What it's like in the Venice flood: Reporter's notebook
Locals are still waiting on a 2003 dam project to help with the floods.
Venice was built to survive flooding. Standing on St Mark’s square just before midnight, and the next high tide, we watched as drains that crisscross the piazza started to bubble over. Within 30 minutes, about a foot of water had risen, like some sort of baptismal font right in front of the world-famous St Mark’s Basilica.
When the earliest settlers came to the islands that make up modern Venice, they too may have experienced flooding. And as the city grew over the centuries, its architects and conquerors built structures that could survive a volatile sea. That’s why there are drains all over the city. It happens that St Mark’s Square is at the lowest point, right on the Grand Canal that opens onto the lagoon, which means it suffers the most dramatic inundation.
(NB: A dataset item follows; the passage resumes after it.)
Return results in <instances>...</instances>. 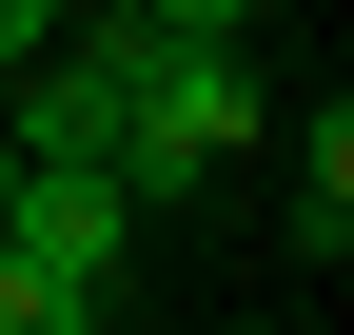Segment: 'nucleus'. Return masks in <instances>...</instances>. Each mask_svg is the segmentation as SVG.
I'll return each mask as SVG.
<instances>
[{"instance_id": "2", "label": "nucleus", "mask_w": 354, "mask_h": 335, "mask_svg": "<svg viewBox=\"0 0 354 335\" xmlns=\"http://www.w3.org/2000/svg\"><path fill=\"white\" fill-rule=\"evenodd\" d=\"M118 237H138V197L79 178V158H20V178H0V257L59 276V296H118Z\"/></svg>"}, {"instance_id": "6", "label": "nucleus", "mask_w": 354, "mask_h": 335, "mask_svg": "<svg viewBox=\"0 0 354 335\" xmlns=\"http://www.w3.org/2000/svg\"><path fill=\"white\" fill-rule=\"evenodd\" d=\"M39 39H59V0H0V79H20V60H39Z\"/></svg>"}, {"instance_id": "1", "label": "nucleus", "mask_w": 354, "mask_h": 335, "mask_svg": "<svg viewBox=\"0 0 354 335\" xmlns=\"http://www.w3.org/2000/svg\"><path fill=\"white\" fill-rule=\"evenodd\" d=\"M216 158H256V60L236 39H118V197H197Z\"/></svg>"}, {"instance_id": "4", "label": "nucleus", "mask_w": 354, "mask_h": 335, "mask_svg": "<svg viewBox=\"0 0 354 335\" xmlns=\"http://www.w3.org/2000/svg\"><path fill=\"white\" fill-rule=\"evenodd\" d=\"M0 335H99V296H59V276H20V257H0Z\"/></svg>"}, {"instance_id": "7", "label": "nucleus", "mask_w": 354, "mask_h": 335, "mask_svg": "<svg viewBox=\"0 0 354 335\" xmlns=\"http://www.w3.org/2000/svg\"><path fill=\"white\" fill-rule=\"evenodd\" d=\"M0 178H20V158H0Z\"/></svg>"}, {"instance_id": "3", "label": "nucleus", "mask_w": 354, "mask_h": 335, "mask_svg": "<svg viewBox=\"0 0 354 335\" xmlns=\"http://www.w3.org/2000/svg\"><path fill=\"white\" fill-rule=\"evenodd\" d=\"M335 237H354V118L315 99V158H295V257H335Z\"/></svg>"}, {"instance_id": "5", "label": "nucleus", "mask_w": 354, "mask_h": 335, "mask_svg": "<svg viewBox=\"0 0 354 335\" xmlns=\"http://www.w3.org/2000/svg\"><path fill=\"white\" fill-rule=\"evenodd\" d=\"M158 39H256V0H138Z\"/></svg>"}]
</instances>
But the city is now being tested to its limit.
Wading through it is quite surreal. With the water lapping almost to our hips, we went past building after building - many homes and businesses - under several feet of water. Gondolas were bobbing on the surface, lifted by the rising tide, making it difficult to distinguish between canal and sidewalk.
It’s become something of an attraction for the tourists, who, with their shoes and trousers covered in plastic, venture out into the flood to take selfies. The locals look on, standing in the doorways of their sodden shops or cafes. Their misery seems to provide others with some unique entertainment.
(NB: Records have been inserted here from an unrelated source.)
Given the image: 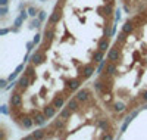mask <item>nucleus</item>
<instances>
[{
  "instance_id": "1",
  "label": "nucleus",
  "mask_w": 147,
  "mask_h": 140,
  "mask_svg": "<svg viewBox=\"0 0 147 140\" xmlns=\"http://www.w3.org/2000/svg\"><path fill=\"white\" fill-rule=\"evenodd\" d=\"M62 5H63V2H60V3L56 5V7H55V10H53V14L50 15V18H49V24H50V25L59 22L60 15H62Z\"/></svg>"
},
{
  "instance_id": "2",
  "label": "nucleus",
  "mask_w": 147,
  "mask_h": 140,
  "mask_svg": "<svg viewBox=\"0 0 147 140\" xmlns=\"http://www.w3.org/2000/svg\"><path fill=\"white\" fill-rule=\"evenodd\" d=\"M9 103L12 108H21L22 106V96L18 93V90L15 93H12V96L9 99Z\"/></svg>"
},
{
  "instance_id": "3",
  "label": "nucleus",
  "mask_w": 147,
  "mask_h": 140,
  "mask_svg": "<svg viewBox=\"0 0 147 140\" xmlns=\"http://www.w3.org/2000/svg\"><path fill=\"white\" fill-rule=\"evenodd\" d=\"M81 71H82V72H81V75H80V80H81V81H84L85 78H88L90 75L94 72V67L91 65V63H88V65H84Z\"/></svg>"
},
{
  "instance_id": "4",
  "label": "nucleus",
  "mask_w": 147,
  "mask_h": 140,
  "mask_svg": "<svg viewBox=\"0 0 147 140\" xmlns=\"http://www.w3.org/2000/svg\"><path fill=\"white\" fill-rule=\"evenodd\" d=\"M119 44H116L115 43V46L109 50V53H107V59L110 60V62H116L118 60V58H119Z\"/></svg>"
},
{
  "instance_id": "5",
  "label": "nucleus",
  "mask_w": 147,
  "mask_h": 140,
  "mask_svg": "<svg viewBox=\"0 0 147 140\" xmlns=\"http://www.w3.org/2000/svg\"><path fill=\"white\" fill-rule=\"evenodd\" d=\"M28 84H31V83H30V78L27 77L25 74H24L22 77L19 78L18 84H16V90H18V92H19V90H25V88L28 87Z\"/></svg>"
},
{
  "instance_id": "6",
  "label": "nucleus",
  "mask_w": 147,
  "mask_h": 140,
  "mask_svg": "<svg viewBox=\"0 0 147 140\" xmlns=\"http://www.w3.org/2000/svg\"><path fill=\"white\" fill-rule=\"evenodd\" d=\"M43 60H46V56H44V53L41 52V50L38 49L35 53H32V56H31V62L34 63V65H37V63H41Z\"/></svg>"
},
{
  "instance_id": "7",
  "label": "nucleus",
  "mask_w": 147,
  "mask_h": 140,
  "mask_svg": "<svg viewBox=\"0 0 147 140\" xmlns=\"http://www.w3.org/2000/svg\"><path fill=\"white\" fill-rule=\"evenodd\" d=\"M90 99V92L87 88H82V90H78L77 93V100L78 102H87Z\"/></svg>"
},
{
  "instance_id": "8",
  "label": "nucleus",
  "mask_w": 147,
  "mask_h": 140,
  "mask_svg": "<svg viewBox=\"0 0 147 140\" xmlns=\"http://www.w3.org/2000/svg\"><path fill=\"white\" fill-rule=\"evenodd\" d=\"M80 84H81V80H80V78L71 80V81L66 84V88H68V90H71V92H75V90H78V88H80Z\"/></svg>"
},
{
  "instance_id": "9",
  "label": "nucleus",
  "mask_w": 147,
  "mask_h": 140,
  "mask_svg": "<svg viewBox=\"0 0 147 140\" xmlns=\"http://www.w3.org/2000/svg\"><path fill=\"white\" fill-rule=\"evenodd\" d=\"M132 30H134V22H132V19H127V21L124 22V25H122V31H124L125 34H129V33H132Z\"/></svg>"
},
{
  "instance_id": "10",
  "label": "nucleus",
  "mask_w": 147,
  "mask_h": 140,
  "mask_svg": "<svg viewBox=\"0 0 147 140\" xmlns=\"http://www.w3.org/2000/svg\"><path fill=\"white\" fill-rule=\"evenodd\" d=\"M43 113L46 115V118L49 120V118L55 117V113H56V108H55L53 105H49V106H46V108L43 109Z\"/></svg>"
},
{
  "instance_id": "11",
  "label": "nucleus",
  "mask_w": 147,
  "mask_h": 140,
  "mask_svg": "<svg viewBox=\"0 0 147 140\" xmlns=\"http://www.w3.org/2000/svg\"><path fill=\"white\" fill-rule=\"evenodd\" d=\"M46 115L44 113H40V112H35L34 113V122H35V125H43L44 122H46Z\"/></svg>"
},
{
  "instance_id": "12",
  "label": "nucleus",
  "mask_w": 147,
  "mask_h": 140,
  "mask_svg": "<svg viewBox=\"0 0 147 140\" xmlns=\"http://www.w3.org/2000/svg\"><path fill=\"white\" fill-rule=\"evenodd\" d=\"M25 75L30 78V83L32 84L34 80H35V77H34V63H31V65H28V67L25 68Z\"/></svg>"
},
{
  "instance_id": "13",
  "label": "nucleus",
  "mask_w": 147,
  "mask_h": 140,
  "mask_svg": "<svg viewBox=\"0 0 147 140\" xmlns=\"http://www.w3.org/2000/svg\"><path fill=\"white\" fill-rule=\"evenodd\" d=\"M46 134H47V130L46 128H38V130L32 131V136L35 137V140H44Z\"/></svg>"
},
{
  "instance_id": "14",
  "label": "nucleus",
  "mask_w": 147,
  "mask_h": 140,
  "mask_svg": "<svg viewBox=\"0 0 147 140\" xmlns=\"http://www.w3.org/2000/svg\"><path fill=\"white\" fill-rule=\"evenodd\" d=\"M21 125L24 127V128H31L32 124H34V118H30V117H22L21 118Z\"/></svg>"
},
{
  "instance_id": "15",
  "label": "nucleus",
  "mask_w": 147,
  "mask_h": 140,
  "mask_svg": "<svg viewBox=\"0 0 147 140\" xmlns=\"http://www.w3.org/2000/svg\"><path fill=\"white\" fill-rule=\"evenodd\" d=\"M106 49H109V37H102L100 41H99V50L102 52H106Z\"/></svg>"
},
{
  "instance_id": "16",
  "label": "nucleus",
  "mask_w": 147,
  "mask_h": 140,
  "mask_svg": "<svg viewBox=\"0 0 147 140\" xmlns=\"http://www.w3.org/2000/svg\"><path fill=\"white\" fill-rule=\"evenodd\" d=\"M63 103H65V96H57V97L53 99V103H52V105H53L56 109H59V108L63 106Z\"/></svg>"
},
{
  "instance_id": "17",
  "label": "nucleus",
  "mask_w": 147,
  "mask_h": 140,
  "mask_svg": "<svg viewBox=\"0 0 147 140\" xmlns=\"http://www.w3.org/2000/svg\"><path fill=\"white\" fill-rule=\"evenodd\" d=\"M105 72H106V74H109V75H113V74L116 72V63H115V62L107 63L106 68H105Z\"/></svg>"
},
{
  "instance_id": "18",
  "label": "nucleus",
  "mask_w": 147,
  "mask_h": 140,
  "mask_svg": "<svg viewBox=\"0 0 147 140\" xmlns=\"http://www.w3.org/2000/svg\"><path fill=\"white\" fill-rule=\"evenodd\" d=\"M127 35L128 34H125L124 31H121L119 34H118V37H116V44H119V46H122L125 41H127Z\"/></svg>"
},
{
  "instance_id": "19",
  "label": "nucleus",
  "mask_w": 147,
  "mask_h": 140,
  "mask_svg": "<svg viewBox=\"0 0 147 140\" xmlns=\"http://www.w3.org/2000/svg\"><path fill=\"white\" fill-rule=\"evenodd\" d=\"M66 106H68L71 111H77V109H78V100H77V97L68 100V105H66Z\"/></svg>"
},
{
  "instance_id": "20",
  "label": "nucleus",
  "mask_w": 147,
  "mask_h": 140,
  "mask_svg": "<svg viewBox=\"0 0 147 140\" xmlns=\"http://www.w3.org/2000/svg\"><path fill=\"white\" fill-rule=\"evenodd\" d=\"M103 53H105V52H102V50H97V52H94L93 60H94V62H102V60H103Z\"/></svg>"
},
{
  "instance_id": "21",
  "label": "nucleus",
  "mask_w": 147,
  "mask_h": 140,
  "mask_svg": "<svg viewBox=\"0 0 147 140\" xmlns=\"http://www.w3.org/2000/svg\"><path fill=\"white\" fill-rule=\"evenodd\" d=\"M93 87H94V90H96V92L102 93V92H103V83H102V80L94 81V83H93Z\"/></svg>"
},
{
  "instance_id": "22",
  "label": "nucleus",
  "mask_w": 147,
  "mask_h": 140,
  "mask_svg": "<svg viewBox=\"0 0 147 140\" xmlns=\"http://www.w3.org/2000/svg\"><path fill=\"white\" fill-rule=\"evenodd\" d=\"M113 111H115V112H122V111H125V105L122 103V102H116V103L113 105Z\"/></svg>"
},
{
  "instance_id": "23",
  "label": "nucleus",
  "mask_w": 147,
  "mask_h": 140,
  "mask_svg": "<svg viewBox=\"0 0 147 140\" xmlns=\"http://www.w3.org/2000/svg\"><path fill=\"white\" fill-rule=\"evenodd\" d=\"M97 124H99V127H102V128L103 130H106V131H109V121L107 120H99V122H97Z\"/></svg>"
},
{
  "instance_id": "24",
  "label": "nucleus",
  "mask_w": 147,
  "mask_h": 140,
  "mask_svg": "<svg viewBox=\"0 0 147 140\" xmlns=\"http://www.w3.org/2000/svg\"><path fill=\"white\" fill-rule=\"evenodd\" d=\"M103 12H105L107 16H109V15H112V14H113V5H109V3H107V5L103 7Z\"/></svg>"
},
{
  "instance_id": "25",
  "label": "nucleus",
  "mask_w": 147,
  "mask_h": 140,
  "mask_svg": "<svg viewBox=\"0 0 147 140\" xmlns=\"http://www.w3.org/2000/svg\"><path fill=\"white\" fill-rule=\"evenodd\" d=\"M71 112H72V111H71V109H69V108L66 106V108H65V109H63L62 112H60V113H59V115H60V117H62V118L65 120V118H68V117L71 115Z\"/></svg>"
},
{
  "instance_id": "26",
  "label": "nucleus",
  "mask_w": 147,
  "mask_h": 140,
  "mask_svg": "<svg viewBox=\"0 0 147 140\" xmlns=\"http://www.w3.org/2000/svg\"><path fill=\"white\" fill-rule=\"evenodd\" d=\"M28 14H30V16L35 18V15L38 14V9H37L35 6H30V7H28Z\"/></svg>"
},
{
  "instance_id": "27",
  "label": "nucleus",
  "mask_w": 147,
  "mask_h": 140,
  "mask_svg": "<svg viewBox=\"0 0 147 140\" xmlns=\"http://www.w3.org/2000/svg\"><path fill=\"white\" fill-rule=\"evenodd\" d=\"M24 21H25V19H22L21 16H18V18L15 19V22H13V25H15V27H16V28H19V27H21V25L24 24Z\"/></svg>"
},
{
  "instance_id": "28",
  "label": "nucleus",
  "mask_w": 147,
  "mask_h": 140,
  "mask_svg": "<svg viewBox=\"0 0 147 140\" xmlns=\"http://www.w3.org/2000/svg\"><path fill=\"white\" fill-rule=\"evenodd\" d=\"M31 27H41V21L38 18H34L31 21Z\"/></svg>"
},
{
  "instance_id": "29",
  "label": "nucleus",
  "mask_w": 147,
  "mask_h": 140,
  "mask_svg": "<svg viewBox=\"0 0 147 140\" xmlns=\"http://www.w3.org/2000/svg\"><path fill=\"white\" fill-rule=\"evenodd\" d=\"M102 140H113V134L112 133H107V134H105L102 137Z\"/></svg>"
},
{
  "instance_id": "30",
  "label": "nucleus",
  "mask_w": 147,
  "mask_h": 140,
  "mask_svg": "<svg viewBox=\"0 0 147 140\" xmlns=\"http://www.w3.org/2000/svg\"><path fill=\"white\" fill-rule=\"evenodd\" d=\"M38 19H40V21H44V19H46V12H44V10H40V12H38Z\"/></svg>"
},
{
  "instance_id": "31",
  "label": "nucleus",
  "mask_w": 147,
  "mask_h": 140,
  "mask_svg": "<svg viewBox=\"0 0 147 140\" xmlns=\"http://www.w3.org/2000/svg\"><path fill=\"white\" fill-rule=\"evenodd\" d=\"M6 14H7V7H6V6H2V7H0V15L5 16Z\"/></svg>"
},
{
  "instance_id": "32",
  "label": "nucleus",
  "mask_w": 147,
  "mask_h": 140,
  "mask_svg": "<svg viewBox=\"0 0 147 140\" xmlns=\"http://www.w3.org/2000/svg\"><path fill=\"white\" fill-rule=\"evenodd\" d=\"M105 65H106V63H105V60H102V63H100V65H99V68H97V72H102L103 69H105Z\"/></svg>"
},
{
  "instance_id": "33",
  "label": "nucleus",
  "mask_w": 147,
  "mask_h": 140,
  "mask_svg": "<svg viewBox=\"0 0 147 140\" xmlns=\"http://www.w3.org/2000/svg\"><path fill=\"white\" fill-rule=\"evenodd\" d=\"M109 34H110V24H107V25H106V28H105V35L109 37Z\"/></svg>"
},
{
  "instance_id": "34",
  "label": "nucleus",
  "mask_w": 147,
  "mask_h": 140,
  "mask_svg": "<svg viewBox=\"0 0 147 140\" xmlns=\"http://www.w3.org/2000/svg\"><path fill=\"white\" fill-rule=\"evenodd\" d=\"M119 19H121V10H119V9H118V10H116V12H115V21H116V22H118V21H119Z\"/></svg>"
},
{
  "instance_id": "35",
  "label": "nucleus",
  "mask_w": 147,
  "mask_h": 140,
  "mask_svg": "<svg viewBox=\"0 0 147 140\" xmlns=\"http://www.w3.org/2000/svg\"><path fill=\"white\" fill-rule=\"evenodd\" d=\"M40 37H41L40 34H37V35L34 37V43H35V44H38V43H40Z\"/></svg>"
},
{
  "instance_id": "36",
  "label": "nucleus",
  "mask_w": 147,
  "mask_h": 140,
  "mask_svg": "<svg viewBox=\"0 0 147 140\" xmlns=\"http://www.w3.org/2000/svg\"><path fill=\"white\" fill-rule=\"evenodd\" d=\"M34 46H35V43H34V41H32V43H28V44H27V47H28V52H31Z\"/></svg>"
},
{
  "instance_id": "37",
  "label": "nucleus",
  "mask_w": 147,
  "mask_h": 140,
  "mask_svg": "<svg viewBox=\"0 0 147 140\" xmlns=\"http://www.w3.org/2000/svg\"><path fill=\"white\" fill-rule=\"evenodd\" d=\"M22 69H24V63H21V65H19L18 68H16V71H15V72H16V74H19V72H21Z\"/></svg>"
},
{
  "instance_id": "38",
  "label": "nucleus",
  "mask_w": 147,
  "mask_h": 140,
  "mask_svg": "<svg viewBox=\"0 0 147 140\" xmlns=\"http://www.w3.org/2000/svg\"><path fill=\"white\" fill-rule=\"evenodd\" d=\"M0 87H2V88L6 87V80H0Z\"/></svg>"
},
{
  "instance_id": "39",
  "label": "nucleus",
  "mask_w": 147,
  "mask_h": 140,
  "mask_svg": "<svg viewBox=\"0 0 147 140\" xmlns=\"http://www.w3.org/2000/svg\"><path fill=\"white\" fill-rule=\"evenodd\" d=\"M24 140H35V137L31 134V136H27V137H24Z\"/></svg>"
},
{
  "instance_id": "40",
  "label": "nucleus",
  "mask_w": 147,
  "mask_h": 140,
  "mask_svg": "<svg viewBox=\"0 0 147 140\" xmlns=\"http://www.w3.org/2000/svg\"><path fill=\"white\" fill-rule=\"evenodd\" d=\"M2 112H3V113H9V111H7V106H2Z\"/></svg>"
},
{
  "instance_id": "41",
  "label": "nucleus",
  "mask_w": 147,
  "mask_h": 140,
  "mask_svg": "<svg viewBox=\"0 0 147 140\" xmlns=\"http://www.w3.org/2000/svg\"><path fill=\"white\" fill-rule=\"evenodd\" d=\"M141 100H147V92H144V93L141 94Z\"/></svg>"
},
{
  "instance_id": "42",
  "label": "nucleus",
  "mask_w": 147,
  "mask_h": 140,
  "mask_svg": "<svg viewBox=\"0 0 147 140\" xmlns=\"http://www.w3.org/2000/svg\"><path fill=\"white\" fill-rule=\"evenodd\" d=\"M0 5H2V6H6V5H7V0H0Z\"/></svg>"
},
{
  "instance_id": "43",
  "label": "nucleus",
  "mask_w": 147,
  "mask_h": 140,
  "mask_svg": "<svg viewBox=\"0 0 147 140\" xmlns=\"http://www.w3.org/2000/svg\"><path fill=\"white\" fill-rule=\"evenodd\" d=\"M7 31H9V30H7V28H3V30H2V31H0V34H2V35H5V34H6V33H7Z\"/></svg>"
},
{
  "instance_id": "44",
  "label": "nucleus",
  "mask_w": 147,
  "mask_h": 140,
  "mask_svg": "<svg viewBox=\"0 0 147 140\" xmlns=\"http://www.w3.org/2000/svg\"><path fill=\"white\" fill-rule=\"evenodd\" d=\"M124 9H125V12H128V14H129V6H128V5H125Z\"/></svg>"
},
{
  "instance_id": "45",
  "label": "nucleus",
  "mask_w": 147,
  "mask_h": 140,
  "mask_svg": "<svg viewBox=\"0 0 147 140\" xmlns=\"http://www.w3.org/2000/svg\"><path fill=\"white\" fill-rule=\"evenodd\" d=\"M124 2H128V0H124Z\"/></svg>"
}]
</instances>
It’s difficult not to feel sorry for them, and angry on their behalf. A lot has been made of climate change and rising sea levels, and there is no denying the floods are getting worse. Standing in the damaged crypt of the basilica where he’s in charge, 81-year-old ‘procuratore’ Carlo Alberto Tesserin remembers his childhood fondly. ‘When I was a boy, the flooding was normal. We wore boots and ran around in the water.’ But now he says, things are different. ‘Even these long waders are not enough. The water is deeper.’
But climate change might also be a convenient excuse to frame the flood problem as an inevitability, when, in fact, people here are angry with their politicians for the delays to Venice’s one hope: The Mose Project.
Building started in 2003 for a vast underwater dam that would cross the entrance to the lagoon. At high tide, the idea is for it to rise out of the water and keep the worst of the ocean water out. But despite billions of Euros, it’s still not finished and has been marred by allegations of corruption. It’s not clear whether even when finished, this barrier would work. Environmentalists are also concerned about the impact a stagnant lagoon would have on wildlife. But it’s the only plan at the moment.
Given other low lying parts of the world have mitigated their issues, it’s troubling that one of humankind’s most important cultural and architectural treasures has been left to suffer in this way. In the Netherlands, successive governments have overseen massive engineering projects displacing millions of tonnes of earth into the ocean to keep their country above water. I think of my own city, London, where the extraordinary Thames barrier keeps the power of the river at bay.
Much of Venice is built on stilts sitting in mud - meaning some areas have slowly sunk over time.
But whatever the causes, the solution seems within reach.
Venice is a marvel of human design and ingenuity; if the Mose Project were to be completed, it would be a spectacular, modern contribution to that legacy. Without it, so much will be lost.